However, notwithstanding this apparent gagging, Judges are armed with the weapon of committal for contempt when necessary.


Section 133 of the Criminal Code (applicable in the 17 southern states and the Federal High Court of Nigeria) provides that “any person, who while a judicial proceeding is pending, makes use of any speech or writing misrepresenting such proceeding or capable of prejudicing any person in favour of or against any party to such proceeding or calculated to lower the authority of any person before whom such proceeding is being heard or taken or commits any other act of intentional disrespect to any judicial proceeding or to any person before whom such proceeding is being heard or taken; or commits any other act of intentional disrespect to any judicial proceeding or to any person before whom such proceeding is being heard or taken , is guilty or a simple offence and liable to imprisonment for three months”. A similar provision is contained in the Penal Code applicable in the 19 Northern states as well as Abuja the FCT. Additionally, Rule 33 of the Rules of Professional Conduct for Legal Practitioners, 2007, provides that “a lawyer or law firm engaged in or associated with the prosecution or defence of a criminal matter, or associated with a civil action shall not, while litigation is anticipated or pending in the matter, make or participate in making any extra-judicial statement that is calculated to prejudice or interfere with, or is reasonably capable to prejudicing or interfering with the fair trial of the matter, of the judgment or sentence thereon”


A calm reading of the above laws shows that neither section 133 of the Criminal Code, nor Rule 33 of the Legal Practitioners Rules of Professional Conduct apply to critiquing of court judgments by lawyers, whether or not they were actually involved in the cases under question.

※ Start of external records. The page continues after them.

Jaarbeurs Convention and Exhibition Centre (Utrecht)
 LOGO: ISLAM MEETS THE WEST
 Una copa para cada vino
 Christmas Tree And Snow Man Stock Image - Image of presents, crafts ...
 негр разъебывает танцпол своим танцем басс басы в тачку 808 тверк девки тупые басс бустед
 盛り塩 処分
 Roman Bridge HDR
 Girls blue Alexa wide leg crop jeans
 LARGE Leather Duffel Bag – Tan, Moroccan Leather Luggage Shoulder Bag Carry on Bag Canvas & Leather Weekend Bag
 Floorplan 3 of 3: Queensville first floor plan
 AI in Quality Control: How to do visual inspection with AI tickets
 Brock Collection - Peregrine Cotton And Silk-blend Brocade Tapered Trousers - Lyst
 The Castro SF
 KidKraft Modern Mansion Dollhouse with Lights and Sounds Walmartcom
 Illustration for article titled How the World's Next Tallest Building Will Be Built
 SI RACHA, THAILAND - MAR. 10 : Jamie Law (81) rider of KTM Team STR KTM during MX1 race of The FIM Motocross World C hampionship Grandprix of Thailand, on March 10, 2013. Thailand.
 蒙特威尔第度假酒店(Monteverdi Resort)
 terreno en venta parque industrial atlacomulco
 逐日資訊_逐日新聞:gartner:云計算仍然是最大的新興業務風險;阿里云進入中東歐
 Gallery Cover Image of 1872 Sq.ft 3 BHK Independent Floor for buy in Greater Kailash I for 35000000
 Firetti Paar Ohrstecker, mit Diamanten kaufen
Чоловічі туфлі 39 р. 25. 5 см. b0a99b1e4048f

Non-lawyers are also not prevented by these laws from doing so upon the conclusion of those court proceedings after judgement has been delivered. The statutes above also do not prohibit critiquing judgments through academic research, intellectual discourse or the media by lawyers and other members of the public after such have been fully delivered. However, this must be within decent intellectual bounds of objectivity and analysis, towards a better justice-delivery system. Section 133 of the Criminal Code and Rule 33 of the Rules of Professional Conduct for Legal Practitioners merely prohibit lawyers or law firms from participating in certain acts “while a judicial proceeding is pending”; or showing “intentional disrespect to any judicial proceedings or to any person before whom such proceedings is being heard or taken”; or “while litigation is anticipated or pending in the matter”. Such prohibited acts include making “use of any speech or writing misrepresenting such proceeding or capable of prejudicing any person in favour of against any party in such proceedings”; or is “calculated to lower the authority of any person (Judex) before which such proceedings is being heard or taken”; or “commits any other act of intentional disrespect” to the above; or “making any extra-judicial statement that is calculated to prejudice of interfere with, or is reasonably capable of prejudicing or interfering with the fair trial of the matter, of the judgment or sentence therein”. The above provisions are clear to the extent that one may only critique judgements through extra Judicial statements after delivery thereof. But such critiquing must be done in a fair and scholarly manner. It must not be calculated to lower the authority, integrity and dignity of the Judex, let alone the trial court or Judge himself. Such is punishable. I personally abhor it. (To be continued).


“Criticism may not be agreeable, but it is necessary. It fulfills the same function as pain in the human body. It calls attention to an unhealthy state of things”. (Winston Churchill).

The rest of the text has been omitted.